An AEA is an intelligent agent whose goal is generating economic value for its owner. It can represent machines, humans, or data.
There are at least five general application areas for AEAs:
- Inhabitants: agents paired with real world hardware devices such as drones, laptops, heat sensors, etc. An example is the theremometer agent that can be found here.
- Interfaces: facilitation agents which provide the necessary API interfaces for interaction between old (Web 2.0) and new (Web 3.0) economic models. An example is the http skill in this agent.
- Pure software: software agents living in the digital space that interact with inhabitant and interface agents and others.
- Digital data sales agents: pure software agents that attach to data sources and sell it via the open economic framework. An example can be found here.
- Representative: an agent which represents an individual's activities on the Fetch.ai network. An example can be found here.
Likely short-term applications
In the short-term we see AEAs primarily deployed in three areas:
Off-load repetitive tasks: AEAs can automate well defined processes in supply chain, transport and finance.
Micro transactions: AEAs make it economically viable to execute trades which reference only small values.
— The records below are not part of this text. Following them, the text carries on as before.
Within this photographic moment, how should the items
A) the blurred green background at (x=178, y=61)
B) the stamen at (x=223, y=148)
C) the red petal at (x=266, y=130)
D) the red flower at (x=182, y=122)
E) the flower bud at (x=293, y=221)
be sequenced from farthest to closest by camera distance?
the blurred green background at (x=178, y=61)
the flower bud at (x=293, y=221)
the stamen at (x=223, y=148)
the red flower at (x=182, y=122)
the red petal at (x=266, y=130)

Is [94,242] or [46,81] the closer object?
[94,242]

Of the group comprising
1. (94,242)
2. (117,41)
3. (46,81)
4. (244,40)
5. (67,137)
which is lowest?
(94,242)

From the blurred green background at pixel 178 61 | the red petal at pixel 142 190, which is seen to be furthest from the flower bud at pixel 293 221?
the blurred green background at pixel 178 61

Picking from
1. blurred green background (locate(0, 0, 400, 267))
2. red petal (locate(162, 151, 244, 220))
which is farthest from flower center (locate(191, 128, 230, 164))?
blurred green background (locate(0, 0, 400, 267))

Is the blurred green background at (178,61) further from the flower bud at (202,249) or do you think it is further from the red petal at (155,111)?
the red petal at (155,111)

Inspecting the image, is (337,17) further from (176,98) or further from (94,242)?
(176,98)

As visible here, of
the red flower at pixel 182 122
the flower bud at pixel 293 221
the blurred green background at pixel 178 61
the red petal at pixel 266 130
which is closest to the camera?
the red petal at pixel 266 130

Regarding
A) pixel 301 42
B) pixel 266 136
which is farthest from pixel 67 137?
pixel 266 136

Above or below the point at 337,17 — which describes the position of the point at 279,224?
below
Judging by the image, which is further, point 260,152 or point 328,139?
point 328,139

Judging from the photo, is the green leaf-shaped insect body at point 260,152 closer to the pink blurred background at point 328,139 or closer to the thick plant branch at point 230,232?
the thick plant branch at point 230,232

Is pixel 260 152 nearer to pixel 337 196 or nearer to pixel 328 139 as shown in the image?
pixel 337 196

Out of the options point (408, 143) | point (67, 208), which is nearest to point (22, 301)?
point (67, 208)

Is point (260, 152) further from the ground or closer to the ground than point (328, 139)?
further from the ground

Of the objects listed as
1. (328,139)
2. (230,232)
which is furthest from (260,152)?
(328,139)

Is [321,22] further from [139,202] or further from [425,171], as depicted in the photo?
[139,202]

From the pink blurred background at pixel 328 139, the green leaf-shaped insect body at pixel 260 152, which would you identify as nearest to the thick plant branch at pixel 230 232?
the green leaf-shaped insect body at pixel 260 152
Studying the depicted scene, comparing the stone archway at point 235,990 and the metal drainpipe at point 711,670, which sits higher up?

This is particularly relevant in areas where there is a (data) supply side constituted of many small actors and a single demand side.
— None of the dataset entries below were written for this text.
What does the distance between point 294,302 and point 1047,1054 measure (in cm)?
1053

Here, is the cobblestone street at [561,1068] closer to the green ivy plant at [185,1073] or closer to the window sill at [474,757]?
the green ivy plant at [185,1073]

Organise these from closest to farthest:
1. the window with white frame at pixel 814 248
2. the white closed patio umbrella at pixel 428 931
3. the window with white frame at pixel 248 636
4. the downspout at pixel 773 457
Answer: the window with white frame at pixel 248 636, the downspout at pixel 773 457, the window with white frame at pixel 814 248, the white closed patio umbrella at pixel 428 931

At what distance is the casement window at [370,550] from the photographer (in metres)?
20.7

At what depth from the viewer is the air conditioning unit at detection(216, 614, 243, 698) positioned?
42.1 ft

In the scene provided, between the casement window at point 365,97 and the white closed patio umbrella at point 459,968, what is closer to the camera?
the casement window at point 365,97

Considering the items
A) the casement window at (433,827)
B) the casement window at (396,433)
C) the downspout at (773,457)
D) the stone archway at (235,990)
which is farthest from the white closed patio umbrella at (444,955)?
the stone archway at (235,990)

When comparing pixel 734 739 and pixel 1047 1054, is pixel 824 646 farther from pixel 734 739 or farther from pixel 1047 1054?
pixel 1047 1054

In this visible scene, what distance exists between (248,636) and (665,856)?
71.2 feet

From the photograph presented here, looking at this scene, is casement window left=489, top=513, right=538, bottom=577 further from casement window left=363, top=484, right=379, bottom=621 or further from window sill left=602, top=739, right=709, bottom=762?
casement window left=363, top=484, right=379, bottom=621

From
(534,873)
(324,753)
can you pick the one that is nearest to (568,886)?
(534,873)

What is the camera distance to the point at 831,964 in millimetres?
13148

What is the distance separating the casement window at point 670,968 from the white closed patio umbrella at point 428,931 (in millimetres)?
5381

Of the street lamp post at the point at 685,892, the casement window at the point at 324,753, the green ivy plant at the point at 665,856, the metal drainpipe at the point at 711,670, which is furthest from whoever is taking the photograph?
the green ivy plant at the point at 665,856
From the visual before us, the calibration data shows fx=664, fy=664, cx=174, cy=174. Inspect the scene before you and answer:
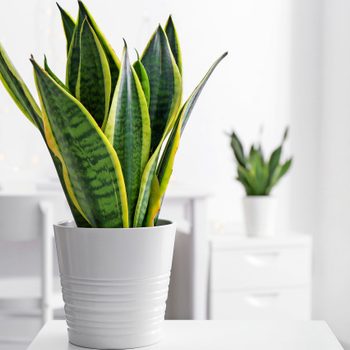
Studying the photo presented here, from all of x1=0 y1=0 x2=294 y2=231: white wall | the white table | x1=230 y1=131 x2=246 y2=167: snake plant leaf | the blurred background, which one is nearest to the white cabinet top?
the blurred background

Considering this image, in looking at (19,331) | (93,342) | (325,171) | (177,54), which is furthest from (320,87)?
(93,342)

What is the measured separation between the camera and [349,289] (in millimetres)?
2898

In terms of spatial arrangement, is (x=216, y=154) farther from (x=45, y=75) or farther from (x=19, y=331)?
(x=45, y=75)

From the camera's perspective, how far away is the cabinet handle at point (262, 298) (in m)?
2.32

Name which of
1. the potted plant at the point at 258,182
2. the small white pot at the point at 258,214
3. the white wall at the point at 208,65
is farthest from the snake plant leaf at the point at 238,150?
the white wall at the point at 208,65

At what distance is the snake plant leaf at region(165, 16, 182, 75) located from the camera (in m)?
0.86

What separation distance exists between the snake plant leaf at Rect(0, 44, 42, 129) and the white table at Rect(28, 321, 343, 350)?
10.1 inches

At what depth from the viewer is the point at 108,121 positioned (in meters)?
0.74

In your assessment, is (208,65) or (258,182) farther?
(208,65)

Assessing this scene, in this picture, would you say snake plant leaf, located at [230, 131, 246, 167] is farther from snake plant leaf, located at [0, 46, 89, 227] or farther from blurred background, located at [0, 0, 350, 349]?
snake plant leaf, located at [0, 46, 89, 227]

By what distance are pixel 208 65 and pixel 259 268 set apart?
1000 mm

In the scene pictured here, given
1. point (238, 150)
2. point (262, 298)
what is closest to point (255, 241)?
point (262, 298)

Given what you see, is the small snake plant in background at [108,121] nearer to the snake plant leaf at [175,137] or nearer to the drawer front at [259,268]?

Wallet agents: AEAs can simplify the interactions with blockchains for end users. For instance, they can act as "smart wallets" which optimize blockchain interactions on behalf of the user.
Multi-agent system versus agent-based modelling
The Fetch.ai multi-agent system is a real world multi-agent technological system and, although there is some overlap, it is not the same as agent based modelling where the goal is scientific behavioural observation rather than practical economic gain.
Moreover, there is no restriction to multi. Single-agent applications are also possible.